Here is the thing: if an implementation could know, be absolutely certain that the GPU address of all of a VAO’s buffer objects would not change, then the implementation could optimize things. The VAO’s state block could be boiled down into a small block of prebuilt tokens that would be copied directly into the FIFO. Now even in this case, you still need to:
1: Convert the VAO name into a pointer (generally expected to be done when the VAO is bound).
2: Copy the FIFO data into the command stream.
The second part requires some client-memory access. But it’s the absolute bare minimum (without going to full “let the shader read from arbitrary memory” stuff).
How to do This
The bottlenecks of client-side memory access have been identified. So how do we solve this?
We provide the ability to lock VAOs.
When a VAO is locked, this relieves the OpenGL implementation from certain responsibilities. First, a locked VAO is immutable; the implementation no longer has to concern itself with changing things at the user’s whim. A locked VAO that is deleted will continue to exist until it is unlocked.
Second, all buffer objects attached to that VAO at the time of locking are themselves locked. Any attempt to call glBufferData or any other function that gives the implementation the right to change the buffer object’s storage will fail so long as that buffer object is attached to a locked VAO. Multiple VAOs can lock multiple buffer objects.
Implicitly locking buffer objects also has the effect of providing a strong hint to the implementation. Unlike the bindless graphics ability to make buffer objects resident, it does not force the implementation to fix the object in memory. But it does strongly suggest to the implementation that this buffer object will be in frequent use, and that it should take whatever measures it needs to in order to keep rendering with this data as fast as possible.

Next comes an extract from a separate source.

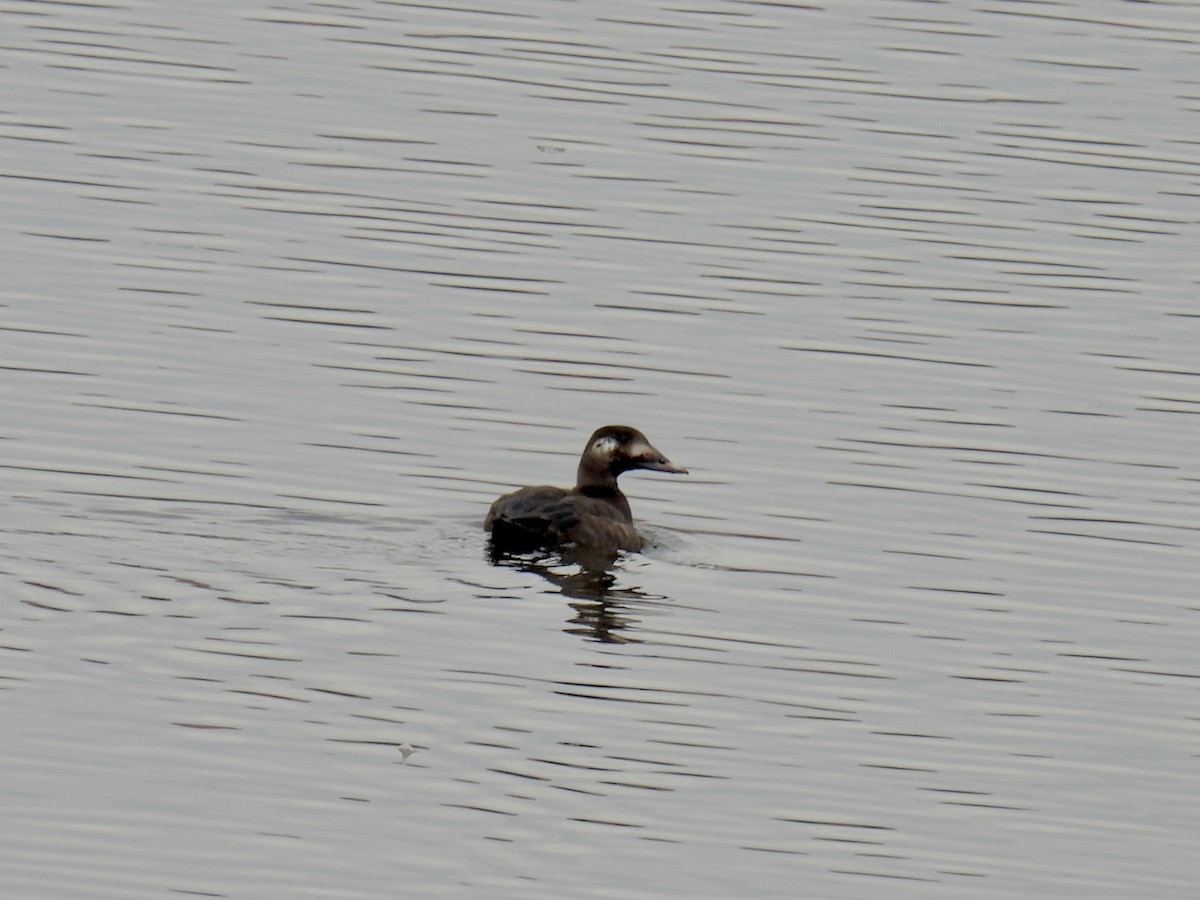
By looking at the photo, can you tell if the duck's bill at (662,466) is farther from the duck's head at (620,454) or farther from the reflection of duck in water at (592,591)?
the reflection of duck in water at (592,591)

To help separate locked VAOs from unlocked ones, the locking function should return a “pointer” (64-bit integer). It is illegal to bind a locked VAO at all; instead, you must bind the pointer with a special bind call (that automatically disables the standard bind point).
Comparison to Bindless
This suggestion cannot achieve 100% of the performance advantage of the full bindless API (that is, just giving vertex shaders a few pointers and having them work). However, it be able to remove enough issues that it can achieve performance parity with GL_NV_vertex_buffer_unified_memory.
Speaking of which, GL_NV_vertex_buffer_unified_memory tackles this issue in a different way. It uses the bindless shader_load API to allow you to bind bare pointers rather than buffer objects. This in turn relies on making buffer objects resident, which gives them a guaranteed GPU address.
This is an interesting idea, but it relies on a lot of manual management. You have to make specific buffer objects resident, and you have to remember yourself what the reason was behind this residency. It also requires the concept of a “GPU address” and so forth.
This example is much more OpenGL-like. It keeps the low-level details hidden while allowing the implementation to make optimizations where appropriate. It is much safer as well; there are a number of pitfalls with GL_NV_vertex_buffer_unified_memory (like rendering when you made a buffer non-resident, etc) that this API can easily catch.
It is a targeted solution to a specific problem.